According to this surprisingly interesting Leybold (they make some of the vacuum pumps you're familiar with) course material on "Fundamentals of Vacuum Technology"...


When you're constantly pulling a vacuum and the pumps are hot you are venting the moisture that might come into your instrument. It's not much and that's why the oil last for 6 months to a year depending on pump and oil. When it is sitting, you can pick up some moisture.

This may be completely wrong, but this is what we'd do after a prolonged shutdown for Congress and whoever to agree to whatever.

1) Visually examine the oil for signs of any partitioning or oil/water layers. If you see anything, dump that oil the fuck out and replace with the vendor recommended oil.

2) Pump down the instrument and bake out.

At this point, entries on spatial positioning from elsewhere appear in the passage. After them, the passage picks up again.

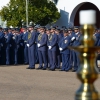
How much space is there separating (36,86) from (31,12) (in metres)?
12.3

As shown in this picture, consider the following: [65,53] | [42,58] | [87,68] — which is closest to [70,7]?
[42,58]

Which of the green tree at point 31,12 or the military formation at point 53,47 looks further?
the green tree at point 31,12

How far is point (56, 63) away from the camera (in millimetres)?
15898

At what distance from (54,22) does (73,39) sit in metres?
9.52

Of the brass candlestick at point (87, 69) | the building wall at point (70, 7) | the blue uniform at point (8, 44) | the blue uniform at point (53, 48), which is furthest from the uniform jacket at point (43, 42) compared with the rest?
the brass candlestick at point (87, 69)

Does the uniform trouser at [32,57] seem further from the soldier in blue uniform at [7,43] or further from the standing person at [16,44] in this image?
the standing person at [16,44]

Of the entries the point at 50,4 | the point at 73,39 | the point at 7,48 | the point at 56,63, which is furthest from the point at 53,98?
the point at 50,4

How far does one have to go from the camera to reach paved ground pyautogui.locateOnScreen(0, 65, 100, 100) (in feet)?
29.8

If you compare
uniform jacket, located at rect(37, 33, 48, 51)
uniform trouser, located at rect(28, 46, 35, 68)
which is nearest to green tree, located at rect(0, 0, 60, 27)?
uniform trouser, located at rect(28, 46, 35, 68)

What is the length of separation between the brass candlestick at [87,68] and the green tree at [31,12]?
2032cm

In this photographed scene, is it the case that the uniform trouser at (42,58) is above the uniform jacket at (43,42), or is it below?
below

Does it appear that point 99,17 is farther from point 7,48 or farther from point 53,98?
point 53,98

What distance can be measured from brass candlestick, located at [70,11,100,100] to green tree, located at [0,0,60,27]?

3) In the very near future -- in Baltimore summers, 1 week max, rest of the time, maybe 2 weeks, shut it all down again and change out the pump oil. Water in the pump reduces the roughing pump capabilities. And you know where that extra pumping power has to come from -- the turbos.

Change the oil in my roughing pumps more often than strictly necessary, or stress my turbo more?


Disclaimer Repeat: Always talk to your vendor and local FSE. Do not take the advice of some weirdo on the internet about anything, in particular, your instrument that was hundreds of thousands or millions of dollars. Duh.